(WHAT IS NEEDED): Rescale the stretch of the listing from the line containing "As seen in the" through the end of the listing, reproducing it with the requests unchanged and every distance or coordinate value in the answers multiplied by 1.4 and rounded to a whole number, halves up. Give only that stretch.
•••
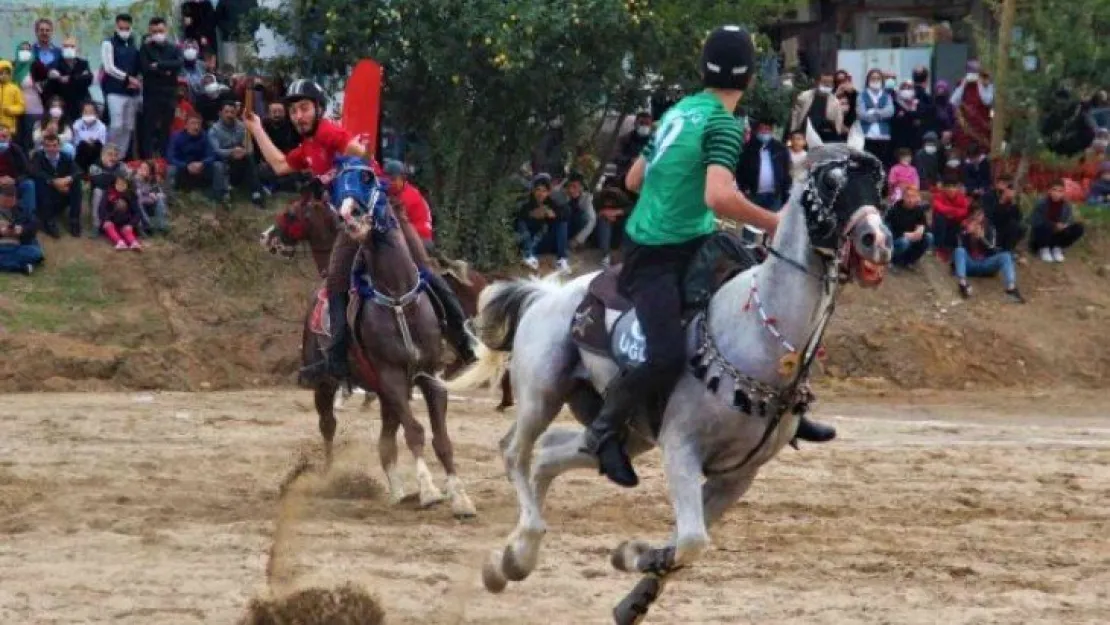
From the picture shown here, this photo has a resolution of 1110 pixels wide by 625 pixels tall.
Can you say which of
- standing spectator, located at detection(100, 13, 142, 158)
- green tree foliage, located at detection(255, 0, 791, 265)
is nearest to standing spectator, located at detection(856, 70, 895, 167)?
green tree foliage, located at detection(255, 0, 791, 265)

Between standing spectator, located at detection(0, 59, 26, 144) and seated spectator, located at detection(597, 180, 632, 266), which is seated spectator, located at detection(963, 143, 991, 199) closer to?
seated spectator, located at detection(597, 180, 632, 266)

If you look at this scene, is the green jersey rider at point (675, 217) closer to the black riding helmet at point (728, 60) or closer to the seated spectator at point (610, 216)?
the black riding helmet at point (728, 60)

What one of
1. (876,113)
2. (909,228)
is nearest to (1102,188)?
(876,113)

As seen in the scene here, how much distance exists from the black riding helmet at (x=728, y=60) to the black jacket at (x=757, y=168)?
14260 millimetres

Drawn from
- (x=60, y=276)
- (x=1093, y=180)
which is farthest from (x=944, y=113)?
•••
(COMPLETE ANSWER):
As seen in the scene here, how much distance exists from the black riding helmet at (x=728, y=60) to the black jacket at (x=757, y=168)?
19964 millimetres

Drawn from
- (x=60, y=276)
- (x=1093, y=180)
which is farthest from (x=944, y=113)?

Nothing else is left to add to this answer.